I vecchi gdr BioWare come Baldur’s Gate o Neverwinter Nights hanno fatto innamorare un’intera generazione di giocatori, gli stessi che di fronte a Dragon Age 2 si sono ritrovati orfani di un genere che, nel tempo, ha subito forse troppe semplificazioni. Con Inquisition, terzo capitolo della serie dark fantasy Dragon Age, la software house canadese intende riconquistare i fan di vecchia data con un prodotto in grado di offrire la stessa profondità di gameplay dei suoi vecchi brand. Ce l’avrà fatta? Andiamo a scoprirlo insieme con questa recensione.

Sin dalla scelta dell’alter ego si nota un certo cambio di rotta rispetto al vituperato e semplicistico Dragon Age 2: i personaggi preconfezionati sono stati lasciati da parte, e ora il giocatore può crearsi un eroe da zero e in maniera super dettagliata. La presenza di una struttura sensibilmente open-world non ha intaccato la qualità della sceneggiatura, caratterizzata da un taglio meno cinematografico rispetto alle ultime produzioni BioWare ma comunque epica e coinvolgente al punto giusto. Inoltre l’esagerata mole di informazioni relative al Thedas, l’universo immaginario di Dragon Age, trasmesse tramite dialoghi, documenti e libri dona una dimensione storica credibile e affascinante all’esperienza, in grado di abbracciare anche il giocatore meno attento.

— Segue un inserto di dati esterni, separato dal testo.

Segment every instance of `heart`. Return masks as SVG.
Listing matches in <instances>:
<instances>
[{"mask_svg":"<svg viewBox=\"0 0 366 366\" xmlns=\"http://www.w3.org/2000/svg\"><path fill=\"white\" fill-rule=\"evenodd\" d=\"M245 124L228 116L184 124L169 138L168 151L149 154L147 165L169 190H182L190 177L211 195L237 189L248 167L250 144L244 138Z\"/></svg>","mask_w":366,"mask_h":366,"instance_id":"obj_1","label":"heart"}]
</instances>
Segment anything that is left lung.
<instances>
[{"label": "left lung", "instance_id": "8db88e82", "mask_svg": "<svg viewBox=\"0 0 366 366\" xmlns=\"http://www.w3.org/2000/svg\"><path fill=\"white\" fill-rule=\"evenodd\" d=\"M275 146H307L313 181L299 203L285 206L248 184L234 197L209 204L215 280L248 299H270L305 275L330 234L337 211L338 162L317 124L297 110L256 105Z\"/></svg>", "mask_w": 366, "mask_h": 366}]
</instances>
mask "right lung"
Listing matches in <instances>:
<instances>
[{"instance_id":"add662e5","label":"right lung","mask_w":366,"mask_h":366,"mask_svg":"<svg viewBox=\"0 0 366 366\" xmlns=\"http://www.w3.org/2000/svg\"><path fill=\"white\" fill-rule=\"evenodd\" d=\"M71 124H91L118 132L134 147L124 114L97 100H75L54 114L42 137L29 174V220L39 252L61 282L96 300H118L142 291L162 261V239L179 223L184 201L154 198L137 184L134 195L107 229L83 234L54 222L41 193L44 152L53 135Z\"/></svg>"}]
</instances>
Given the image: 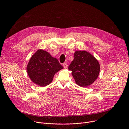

Nel cielo sono improvvisamente comparsi degli squarci nel cielo da cui cui escono mostri e demoni. L’unico in grado di chiuderli è l’eroe interpretato dal giocatore, ma questa sua abilità misteriosa non sarà sufficiente a salvare il Thedas dall’oblio nel quale sta inesorabilmente precipitando. Si assisterà infatti alla nascita dell’Inquisizione, un organo fondato per scoprire cosa si cela dietro alla comparsa dei buchi nel cielo e mettere un po’ di ordine nel mondo, come ad esempio l’eterna diatriba maghi e chiesa. L’Inquisizione non potrà nulla da sola, ma dovrà ottenere favori politici e risorse belliche, che nel gioco viene rappresentato dal “tavolo di guerra”, un sistema di gestione geopolitico che permette al giocatore di intervenire per ingraziarsi diverse famigle nobiliari, fazioni e regni sparsi nel Thedas. Oltre ad intervenire direttamente sul campo, alcune quest possono essere risolte semplicemente inviando gli agenti dell’inquisizione, che sono di tre tipi: spie, soldati o diplomatici, da scegliere a seconda del caso. Completando queste missioni salirà il livello di Influenza dell’Inquisizione, il che permette di sbloccare alcune abilità, inoltre il tavolo di guerra amplia in maniera importante la dimensione sociale e politica del gioco, mettendo nelle mani del giocatore il destino del mondo.

Il percorso di crescita del personaggio è piuttosto tradizionale e simile al primo capitolo, con tre classi principali (mago, ladro, guerriero) e le specializzazioni da attivare in un secondo momento. La personalizzazione è invece molto più pregnante per quanto riguarda l’inventario, con un sistema di crafting versatile, profondo e ricchissimo di possibilità combinatorie. Una volta trovato un progetto, infatti, sarà a totale discrezione del giocatore con quale elemento costruire il proprio oggetto, e con evidenti conseguenze su caratteristiche e aspetto. Il combat system è una via di mezzo fra l’azione frenetica del secondo capitolo e il tatticismo del primo: sarà disponibile anche una visuale tattica attivabile in qualsiasi momento.

Il motore grafico Frostbite 3 mostra tutta la sua potenza, riuscendo a gestire mappe enormi, diverse fra di loro e ricche di dettagli, impreziosite da una direzione artistica di qualità e mai banale. Purtroppo sono presenti moltissimi bug e glitch. Presente anche un comparto multiplayer, con una struttura simil MMO, che permette a 4 giocatori di collaborare per eliminare fiumane di nemici. Una modalità non complessa e attrattiva come la campagna, ma comunque utile per incrementare ulteriormente il pacchetto contenutistico e regalare qualche ora di gioco in più.

BioWare è tornata alle origini, ma non si è limitata a questo: ha fatto molto di più. Dragon Age Inquisition è un mondo di gioco immenso, ricchissimo di missioni, bellissimo da vedere e pregnante dal punto di vista della narrazione. I videogiocatori di vecchia data saranno assolutamente soddisfatti e difficilmente avranno di che lamentarsi. Finalmente possono cominciare a dimenticarsi del passato e riporre (virtualmente) in cantina Baldur’s Gate e Neverwinter Nights.